━━━━━ RECORDED DATA ━━━━━

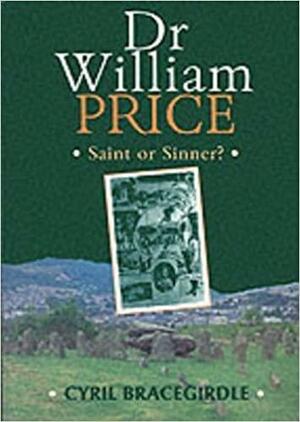 Dr William PRICE

• Saint or Sinner? •

• CYRIL BRACEGIRDLE •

━━━━━

The entire listing above is to be copied exactly, with all pictures omitted.

SOLUTION TO THIS PROBLEM:
 Dr William PRICE

• Saint or Sinner? •

• CYRIL BRACEGIRDLE •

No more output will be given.